__CHECK YOUR UNDERSTANDING__
a - In the passage on correlation and regression testing, what method is parameter estimation based on?
b - Write out the stretch from "When testing the" through "is statistically insignificant." of the passage on correlation and regression testing, swapping "quantities" for "variables" each time it appears.
c - Carry on the passage on correlation and regression testing from the point where it stops.
━━ PASSAGE TO READ ━━
When testing the statistical significance of the correlation coefficient, the null hypothesis H₀: ρ = 0 on the independence of quantities X and Y against the alternative hypothesis H₁: ρ ≠ 0 on the dependence of quantities X and Y is tested. The test criterion is evaluated by comparing the absolute value of the test criterion |t| with a tabulated value of t_1-α /2(n − 2). If |t|>t_1−α /2(n − 2), the r_xy coefficient is statistically significant. If |t|< t_1−α /2(n − 2), the r_xy coefficient is statistically insignificant.

Regression analysis describes the dependence of a certain quantitative variable on one or more quantitative variables, predetermining which variable is independent (explanatory) and which variable is dependent (explained). The paper uses a simple regression that describes the dependence of the explained variable on only one explanatory variable and the selected function is linear. The linear regression function is mathematically written as follows: y = β₀ + β₁x. The variable y is a dependent variable, the variable β₀ is a constant (the parameter that determines the position of the line), the variable β₁ is the regression coefficient (the parameter that determines the slope of the line), the variable x is the independent variable. Parameter estimation is based on the least squares method. This method approximates one-dimensional data with a straight line that has the smallest sum of squares of the prediction difference. Verification of statistical significance of parameters is evaluated based on the t-test and p-value of the relevant significance test. The partial t-tests on the regression function parameter values test the validity of the explanatory variable in the regression model. The null hypothesis H₀: β_i = 0 is determined and it is tested whether the regression parameter is significantly different from zero.

Rejection or confirmation of the null hypothesis will be based on the p-value. If the significance level of alpha (alpha = 0.05) is greater than the stated value of p, the null hypothesis will be rejected, in which case the parameter is statistically significant in the model. The coefficient of determination represents the degree of tightness of the linear dependence and multiplied by hundred indicates the percentage of changes in the dependent variable that can be explained by the selected linear regression function, so it can be interpreted as the model’s correspondence with data. The whole model can be further evaluated on the basis of F-test. The significance of F is thus related to the significance of the model as a whole (the null hypothesis that all regression coefficients except the absolute term is zero is tested). If this value is less than the selected significance level (0.05), then the model is statistically significant (Artl et al. 2002).
━━━
━━ RECORDED DATA ━━
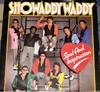 7-дюймовая пластинка SHOWADDYWADDY - Soul And Inspiration RCA312 RCA 1983 Великобритания Поп Б/У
━━━
__ANSWERS TO THE TASKS__
a - The least squares method.

b -
When testing the statistical significance of the correlation coefficient, the null hypothesis H₀: ρ = 0 on the independence of variables X and Y against the alternative hypothesis H₁: ρ ≠ 0 on the dependence of variables X and Y is tested. The test criterion is evaluated by comparing the absolute value of the test criterion |t| with a tabulated value of t_1-α /2(n − 2). If |t|>t_1−α /2(n − 2), the r_xy coefficient is statistically significant. If |t|< t_1−α /2(n − 2), the r_xy coefficient is statistically insignificant.

c -
In the case of correlation, but also of regression analysis, we observe mutual dependence, but we do not say and we do not aim to determine how causality is managed. However, the point is at least we suggest what the relationship might look like, which we try to show on the basis of regression analysis and say that one phenomenon conditions another phenomenon only with a certain probability and in different intensity, which we do not investigate and are certainly suitable topics for further research. Further, regression examines the relationship between one dependent variable and one or more independent variables, and our goal is to facilitate understanding of that relationship. A number of different values of a second quantity correspond to a certain value of one quantity. This dependence can be characterized by the theoretical course of dependence and possibly its tightness.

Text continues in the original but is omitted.